简体   繁体   中英

Fancy indexing calculation of adjacency matrix from adjacency list

Problem :

I want to calculate at several times the adjacency matrix A_ij given the adjacency list E_ij , where E_ij[t,i] = j gives the edge from i to j at time t .

I can do it with the following code:

import numpy as np

nTimes = 100
nParticles = 10
A_ij = np.full((nTimes, nParticles, nParticles), False)
E_ij = np.random.randint(0, 9, (100, 10))

for t in range(nTimes):
    for i in range(nParticles):
        A_ij[t, i, E_ij[t,i]] = True

Question:

How can I do it in a vectorized way, either with fancy indexing or using numpy functions such as np.take_along_axis ?


What I tried:

I expected this to work:

A_ij[:,np.arange(nParticles)[None,:,None], E_ij[:,None,np.arange(nParticles)]] = True

But it does not.


Related to: Trying to convert adjacency list to adjacency matrix in Python

I think this might work:

import numpy as np

nTimes = 100
nParticles = 10
A_ij = np.full((nTimes, nParticles, nParticles), False)
E_ij = np.random.randint(0, 9, (100, 10))

np.put_along_axis(A_ij, E_ij[..., None], True, axis=2)

In case it may help other people, I also found a way to do fancy indexing in this problem, but @Chrysophylaxs answer was faster and simpler (I guess I was confused with the indices and I could not think about it). I also add @Mercury answer for comparison.

Code:

import numpy as np
import matplotlib.pyplot as plt
import time


nTimes = 1000000
nParticles = 10
A_ij1 = np.full((nTimes, nParticles, nParticles), False)
A_ij2 = np.full((nTimes, nParticles, nParticles), False)
A_ij3 = np.full((nTimes, nParticles, nParticles), False)
A_ij4 = np.full((nTimes, nParticles, nParticles), False)

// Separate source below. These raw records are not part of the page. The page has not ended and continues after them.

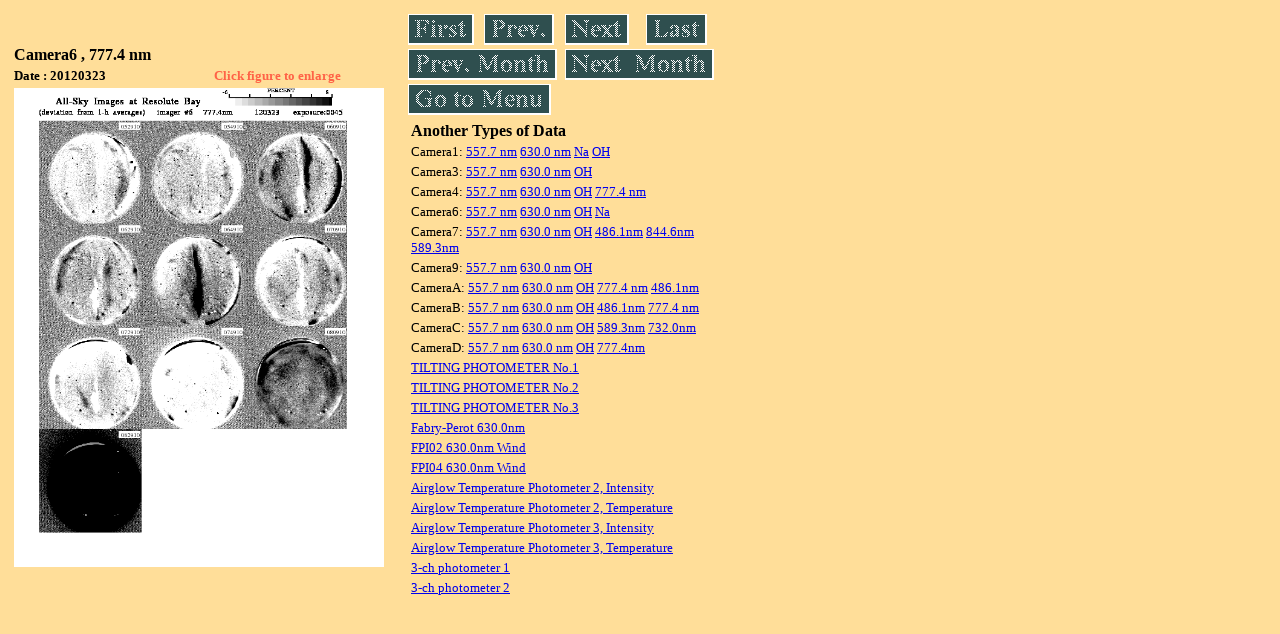

--- FILE ---
content_type: text/html
request_url: https://stdb2.isee.nagoya-u.ac.jp/omti/data/daily/cam6/2012/C64_120323.html
body_size: 6863
content:
<HTML><HEAD><TITLE>C64_120323</TITLE></HEAD>
<BODY BGCOLOR="#FFDE99">
<TABLE WIDTH=720>
<TR>

<TD WIDTH=370>
<TABLE WIDTH=370>
<TR><TH COLSPAN="2" ALIGN="LEFT"><B><FONT SIZE=3>Camera6 , 777.4 nm</FONT></B></TH></TR>
<TR>
<TH ALIGN="LEFT"><FONT SIZE=2>Date : 20120323 </FONT></TH>
<TH><FONT SIZE=2 COLOR="#FF6347"> Click figure to enlarge</FONT></TH>
</TR>
<TR><TH COLSPAN="2" ALIGN="LEFT">
<A HREF="../../../html/cam6/2012/C64_120323.html" TARGET="TOP"><IMG SRC="../../../gif/cam6/2012/C64_120323.gif" WIDTH=370></A></TH></TR>
</TABLE>
</TD>

<TD WIDTH=300 VALIGN=LEFT,TOP>
<TABLE WIDTH="100%">
<TR>
<TD ALIGN="LEFT"><A HREF="C64_120310.html"><IMG SRC="../../../images/first.gif" ALT="First"BORDER="0"></A></TD>
<TD ALIGN="LEFT"><A HREF="C64_120322.html"><IMG SRC="../../../images/prev.gif" ALT="Previous"BORDER="0"></A></TD>
<TD ALIGN="LEFT"><A HREF="C64_120324.html"><IMG SRC="../../../images/next.gif" ALT="Next"BORDER="0"></A></TD>
<TD ALIGN="LEFT"><A HREF="C64_120325.html"><IMG SRC="../../../images/last.gif" ALT="Last"BORDER="0"></A></TD>
</TR>
<TR>
<TH COLSPAN="2" ALIGN="LEFT">
<A HREF="C64_120201.html"><IMG SRC="../../../images/pmonth.gif" ALT="Previous Month"BORDER="0"></A>
</TH>
<TH COLSPAN="2" ALIGN="LEFT">
<A HREF="C64_120926.html"><IMG SRC="../../../images/nmonth.gif" ALT="Next Month"BORDER="0"></A>
</TH>
</TR>
<TR><TH COLSPAN="4" ALIGN="LEFT">
<A HREF="../../../data.html"><IMG SRC="../../../images/menu.gif" BORDER="0"></A>
</TH>
</TR><TR>
<TH COLSPAN="4" ALIGN="LEFT">
<TABLE>
<TR><TD>
<B><FONT SIZE=3>Another Types of Data</FONT></B>
</TD></TR><TR><TD> <FONT SIZE=2> Camera1: 
<A HREF="../../cam1/2012/C11_120323.html"target="_blank">
  557.7 nm</A>
<A HREF="../../cam1/2012/C12_120323.html"target="_blank">
  630.0 nm</A>
<A HREF="../../cam1/2012/C14_120323.html"target="_blank">
  Na</A>
<A HREF="../../cam1/2012/C13_120323.html"target="_blank">
  OH</A>
</FONT></TD></TR>
<TR><TD> <FONT SIZE=2> Camera3: 
<A HREF="../../cam3/2012/C31_120323.html"target="_blank">
  557.7 nm</A>
<A HREF="../../cam3/2012/C32_120323.html"target="_blank">
  630.0 nm</A>
<A HREF="../../cam3/2012/C33_120323.html"target="_blank">
  OH</A>
</FONT></TD></TR>
<TR><TD> <FONT SIZE=2> Camera4: 
<A HREF="../../cam4/2012/C41_120323.html"target="_blank">
  557.7 nm</A>
<A HREF="../../cam4/2012/C42_120323.html"target="_blank">
  630.0 nm</A>
<A HREF="../../cam4/2012/C43_120323.html"target="_blank">
  OH</A>
<A HREF="../../cam4/2012/C44_120323.html"target="_blank">
  777.4 nm</A>
</FONT></TD></TR>
<TR><TD> <FONT SIZE=2> Camera6: 
<A HREF="../../cam6/2012/C61_120323.html"target="_blank">
  557.7 nm</A>
<A HREF="../../cam6/2012/C62_120323.html"target="_blank">
  630.0 nm</A>
<A HREF="../../cam6/2012/C63_120323.html"target="_blank">
  OH</A>
<A HREF="../../cam6/2012/C66_120323.html"target="_blank">
  Na</A>
</FONT></TD></TR>
<TR><TD> <FONT SIZE=2> Camera7: 
<A HREF="../../cam7/2012/C71_120323.html"target="_blank">
  557.7 nm</A>
<A HREF="../../cam7/2012/C72_120323.html"target="_blank">
  630.0 nm</A>
<A HREF="../../cam7/2012/C73_120323.html"target="_blank">
  OH</A>
<A HREF="../../cam7/2012/C74_120323.html"target="_blank">
  486.1nm</A>
<A HREF="../../cam7/2012/C76_120323.html"target="_blank">
  844.6nm</A>
<A HREF="../../cam7/2012/C77_120323.html"target="_blank">
  589.3nm</A>
</FONT></TD></TR>
<TR><TD> <FONT SIZE=2> Camera9: 
<A HREF="../../cam9/2012/C91_120323.html"target="_blank">
  557.7 nm</A>
<A HREF="../../cam9/2012/C92_120323.html"target="_blank">
  630.0 nm</A>
<A HREF="../../cam9/2012/C93_120323.html"target="_blank">
  OH</A>
</FONT></TD></TR>
<TR><TD> <FONT SIZE=2> CameraA: 
<A HREF="../../cama/2012/CA1_120323.html"target="_blank">
  557.7 nm</A>
<A HREF="../../cama/2012/CA2_120323.html"target="_blank">
  630.0 nm</A>
<A HREF="../../cama/2012/CA3_120323.html"target="_blank">
  OH</A>
<A HREF="../../cama/2012/CA4_120323.html"target="_blank">
  777.4 nm</A>
<A HREF="../../cama/2012/CA6_120323.html"target="_blank">
  486.1nm</A>
</FONT></TD></TR>
<TR><TD> <FONT SIZE=2> CameraB: 
<A HREF="../../camb/2012/CB1_120323.html"target="_blank">
  557.7 nm</A>
<A HREF="../../camb/2012/CB2_120323.html"target="_blank">
  630.0 nm</A>
<A HREF="../../camb/2012/CB3_120323.html"target="_blank">
  OH</A>
<A HREF="../../camb/2012/CB4_120323.html"target="_blank">
  486.1nm</A>
<A HREF="../../camb/2012/CB6_120323.html"target="_blank">
  777.4 nm</A>
</FONT></TD></TR>
<TR><TD> <FONT SIZE=2> CameraC: 
<A HREF="../../camc/2012/CC1_120323.html"target="_blank">
  557.7 nm</A>
<A HREF="../../camc/2012/CC2_120323.html"target="_blank">
  630.0 nm</A>
<A HREF="../../camc/2012/CC3_120323.html"target="_blank">
  OH</A>
<A HREF="../../camc/2012/CC4_120323.html"target="_blank">
  589.3nm</A>
<A HREF="../../camc/2012/CC6_120323.html"target="_blank">
  732.0nm</A>
</FONT></TD></TR>
<TR><TD> <FONT SIZE=2> CameraD: 
<A HREF="../../camd/2012/CD1_120323.html"target="_blank">
  557.7 nm</A>
<A HREF="../../camd/2012/CD2_120323.html"target="_blank">
  630.0 nm</A>
<A HREF="../../camd/2012/CD3_120323.html"target="_blank">
  OH</A>
<A HREF="../../camd/2012/CD4_120323.html"target="_blank">
  777.4nm</A>
</FONT></TD></TR>
<TR><TD>
<A HREF="../../tilt1/2012/120323_tilt1.html" target="_blank">
<FONT SIZE=2> TILTING PHOTOMETER No.1</FONT></A>
</TD></TR>
<TR><TD>
<A HREF="../../tilt2/2012/120323_tilt2.html" target="_blank">
<FONT SIZE=2> TILTING PHOTOMETER No.2</FONT></A>
</TD></TR>
<TR><TD>
<A HREF="../../tilt3/2012/120323_tilt3.html" target="_blank">
<FONT SIZE=2> TILTING PHOTOMETER No.3</FONT></A>
</TD></TR>
<TR><TD>
<A HREF="../../fpi/2012/FPX_120323_wind.html" target="_blank">
<FONT SIZE=2> Fabry-Perot 630.0nm</FONT></A>
</TD></TR>
<TR><TD>
<A HREF="../../fp02/2012/FP022120323122000_wind.html" target="_blank">
<FONT SIZE=2> FPI02 630.0nm Wind</FONT></A>
</TD></TR>
<TR><TD>
<A HREF="../../fp04/2012/FP042120323101000_wind.html" target="_blank">
<FONT SIZE=2> FPI04 630.0nm Wind</FONT></A>
</TD></TR>
<TR><TD>
<A HREF="../../atp2/2012/S2_120323_int.html" target="_blank">
<FONT SIZE=2> Airglow Temperature Photometer 2, Intensity</FONT></A>
</TD></TR>
<TR><TD>
<A HREF="../../atp2/2012/S2_120323_temp.html" target="_blank">
<FONT SIZE=2> Airglow Temperature Photometer 2, Temperature</FONT></A>
</TD></TR>
<TR><TD>
<A HREF="../../atp3/2012/S3_120323_int.html" target="_blank">
<FONT SIZE=2> Airglow Temperature Photometer 3, Intensity</FONT></A>
</TD></TR>
<TR><TD>
<A HREF="../../atp3/2012/S3_120323_temp.html" target="_blank">
<FONT SIZE=2> Airglow Temperature Photometer 3, Temperature</FONT></A>
</TD></TR>
<TR><TD>
<A HREF="../../photo1/2012/3chphoto_120323_MSR.html" target="_blank">
<FONT SIZE=2> 3-ch photometer 1</FONT></A>
</TD></TR>
<TR><TD>
<A HREF="../../photo2/2012/3chphoto_120323_RIK.html" target="_blank">
<FONT SIZE=2> 3-ch photometer 2</FONT></A>
</TD></TR>
</TABLE>
</TH></TR>
</TABLE>
</TD>
</TABLE>
</BODY></HTML>
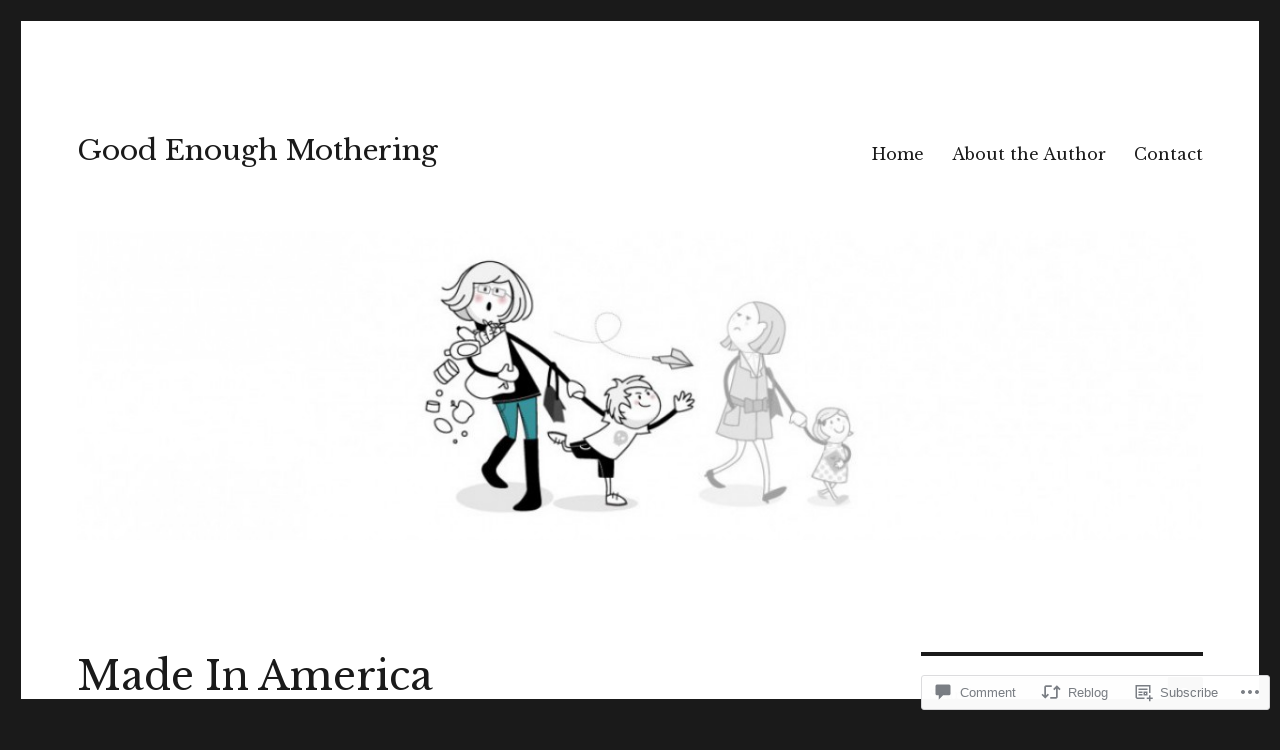

--- FILE ---
content_type: text/css;charset=utf-8
request_url: https://s0.wp.com/?custom-css=1&csblog=71HXC&cscache=6&csrev=11
body_size: 118
content:
.blog-credits{display:none}.blog-info a{font-family:"Libre Baskerville", serif}.book-promo{width:158px;margin:20px 0 0;font-family:"Lucida Grande", "Lucida Sans Unicode", verdana, sans-serif;font-size:11px;line-height:14px;color:#888}.book-promo a#buy-button{display:inline-block !important;background:#36939B;color:#FFF !important;padding:10px!important;margin:10px 0 0;text-align:center;line-height:11px !important;text-transform:uppercase;-moz-border-radius:3px;-webkit-border-radius:3px;border-radius:3px;-khtml-border-radius:3px}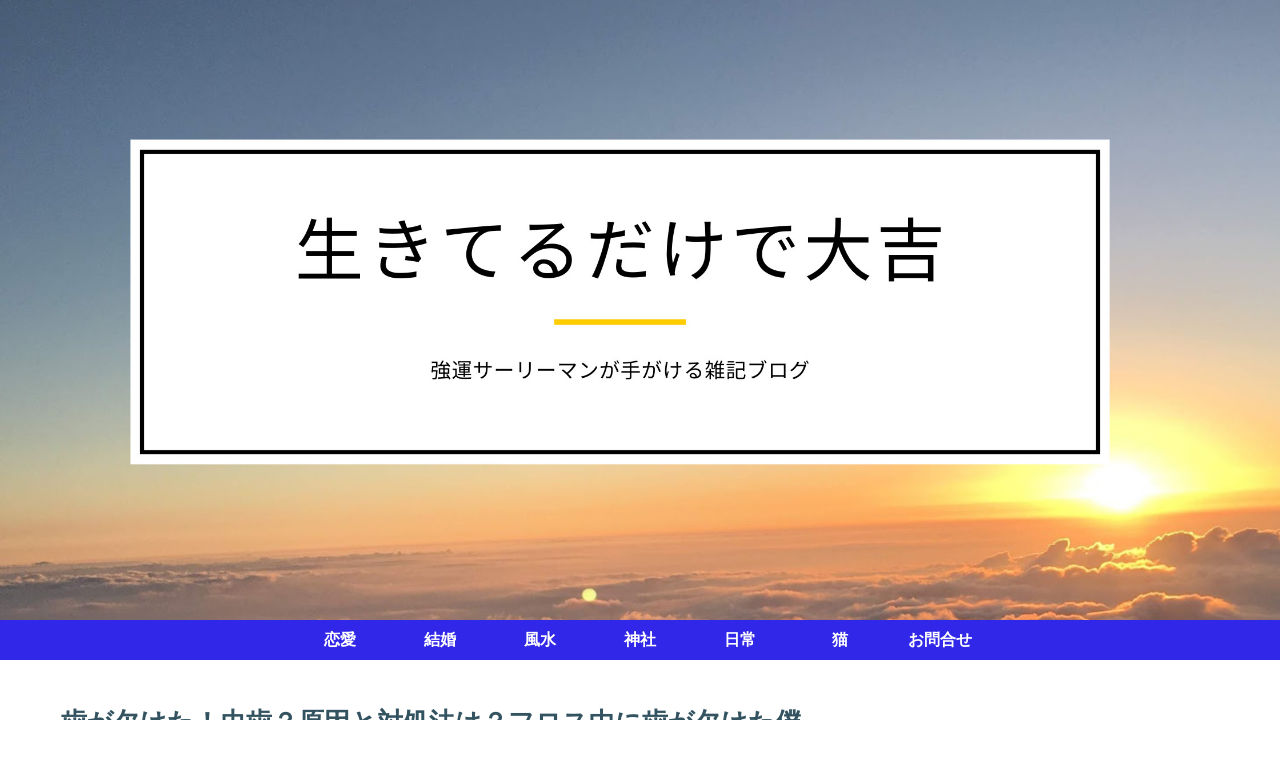

--- FILE ---
content_type: text/html; charset=utf-8
request_url: https://www.google.com/recaptcha/api2/aframe
body_size: 267
content:
<!DOCTYPE HTML><html><head><meta http-equiv="content-type" content="text/html; charset=UTF-8"></head><body><script nonce="28rDK-89QUBbxgMuzehYHQ">/** Anti-fraud and anti-abuse applications only. See google.com/recaptcha */ try{var clients={'sodar':'https://pagead2.googlesyndication.com/pagead/sodar?'};window.addEventListener("message",function(a){try{if(a.source===window.parent){var b=JSON.parse(a.data);var c=clients[b['id']];if(c){var d=document.createElement('img');d.src=c+b['params']+'&rc='+(localStorage.getItem("rc::a")?sessionStorage.getItem("rc::b"):"");window.document.body.appendChild(d);sessionStorage.setItem("rc::e",parseInt(sessionStorage.getItem("rc::e")||0)+1);localStorage.setItem("rc::h",'1769739019270');}}}catch(b){}});window.parent.postMessage("_grecaptcha_ready", "*");}catch(b){}</script></body></html>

E_ij = np.random.randint(0, 9, (nTimes, 10))

start_time = time.time()
for t in range(nTimes):
    for i in range(nParticles):
        A_ij1[t, i, E_ij[t,i]] = True
print("Loop: %s s" % (time.time() - start_time))

        
start_time = time.time()
A_ij2[np.arange(nTimes)[:,None],np.arange(nParticles)[None,:], E_ij[np.arange(nTimes)[:,None],np.arange(nParticles)[None,:]]] = True
print("Fancy indexing: %s s" % (time.time() - start_time))

start_time = time.time()
np.put_along_axis(A_ij3, E_ij[..., None], True, axis=2)
print("Put along axis: %s s" % (time.time() - start_time))

start_time = time.time()
i, j = np.mgrid[:nTimes, :nParticles]
A_ij4[i, j, E_ij] = True
print("mgrid: %s s" % (time.time() - start_time))


print(np.allclose(A_ij1, A_ij2))
print(np.allclose(A_ij1, A_ij3))
print(np.allclose(A_ij1, A_ij4))

Output:

Loop: 2.5006823539733887 s
Fancy indexing: 0.11996173858642578 s
Put along axis: 0.0814671516418457 s
mgrid: 0.19223332405090332 s
True
True
True

Another way to do it, and close to what you actually tried at the end would be something like:

i, j = np.mgrid[:nTimes, :nParticles]
A_ij[i, j, E_ij] = True

But the accepted answer is definitely the better way to go about the problem, no need to construct indices.